-- Begin Entries shown --
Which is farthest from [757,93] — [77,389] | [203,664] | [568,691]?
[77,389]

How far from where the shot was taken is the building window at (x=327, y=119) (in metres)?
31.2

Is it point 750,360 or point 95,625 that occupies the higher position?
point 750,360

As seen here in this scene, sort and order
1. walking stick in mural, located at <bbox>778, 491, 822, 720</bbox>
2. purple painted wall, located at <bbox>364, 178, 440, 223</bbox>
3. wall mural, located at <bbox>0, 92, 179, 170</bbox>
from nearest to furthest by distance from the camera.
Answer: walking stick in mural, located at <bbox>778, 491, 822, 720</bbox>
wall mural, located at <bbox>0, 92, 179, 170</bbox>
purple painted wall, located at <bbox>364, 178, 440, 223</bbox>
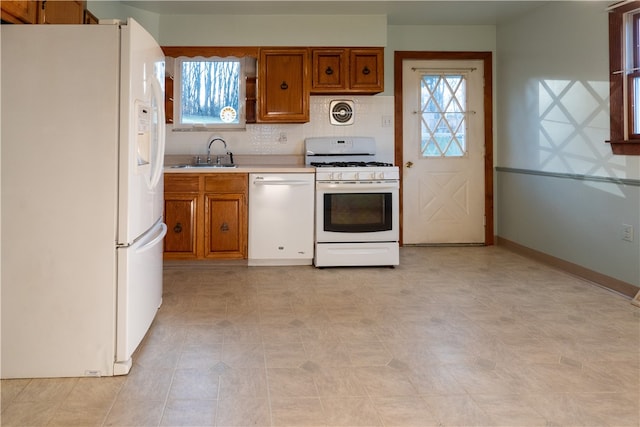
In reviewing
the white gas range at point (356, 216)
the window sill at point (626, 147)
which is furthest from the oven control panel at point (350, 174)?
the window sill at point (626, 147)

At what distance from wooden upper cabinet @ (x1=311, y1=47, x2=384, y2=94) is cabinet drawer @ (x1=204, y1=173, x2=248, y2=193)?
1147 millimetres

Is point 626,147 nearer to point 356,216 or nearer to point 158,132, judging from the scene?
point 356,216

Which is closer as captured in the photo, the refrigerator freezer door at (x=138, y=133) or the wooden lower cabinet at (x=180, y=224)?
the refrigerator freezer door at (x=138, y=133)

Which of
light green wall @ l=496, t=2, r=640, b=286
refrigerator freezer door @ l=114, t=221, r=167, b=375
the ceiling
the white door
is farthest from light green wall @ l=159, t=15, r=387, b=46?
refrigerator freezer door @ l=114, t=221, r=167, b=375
-- End Entries shown --
# What to work on
Quote all of the entries above word for word, leaving out the pictures.

# Finished exercise
Which is farthest from [757,93] — [77,389] | [203,664] | [568,691]?
[77,389]

How far from where the shot was taken is the building window at (x=327, y=119) (in metres)?
31.2

Is it point 750,360 or point 95,625 that occupies the higher position?
point 750,360

As seen here in this scene, sort and order
1. walking stick in mural, located at <bbox>778, 491, 822, 720</bbox>
2. purple painted wall, located at <bbox>364, 178, 440, 223</bbox>
3. wall mural, located at <bbox>0, 92, 179, 170</bbox>
from nearest to furthest by distance from the camera.
Answer: walking stick in mural, located at <bbox>778, 491, 822, 720</bbox>
wall mural, located at <bbox>0, 92, 179, 170</bbox>
purple painted wall, located at <bbox>364, 178, 440, 223</bbox>
In reviewing
the white gas range at point (356, 216)
the window sill at point (626, 147)
which is furthest from the oven control panel at point (350, 174)?
the window sill at point (626, 147)

At what distance from wooden upper cabinet @ (x1=311, y1=47, x2=384, y2=94) is cabinet drawer @ (x1=204, y1=173, x2=248, y2=193)?
1147 millimetres

Is point 626,147 nearer to point 356,216 or nearer to point 158,132, judging from the scene?
point 356,216

Which is closer as captured in the photo, the refrigerator freezer door at (x=138, y=133) or the wooden lower cabinet at (x=180, y=224)?
the refrigerator freezer door at (x=138, y=133)

Which of
light green wall @ l=496, t=2, r=640, b=286
refrigerator freezer door @ l=114, t=221, r=167, b=375
the ceiling
the white door
is farthest from light green wall @ l=159, t=15, r=387, b=46?
refrigerator freezer door @ l=114, t=221, r=167, b=375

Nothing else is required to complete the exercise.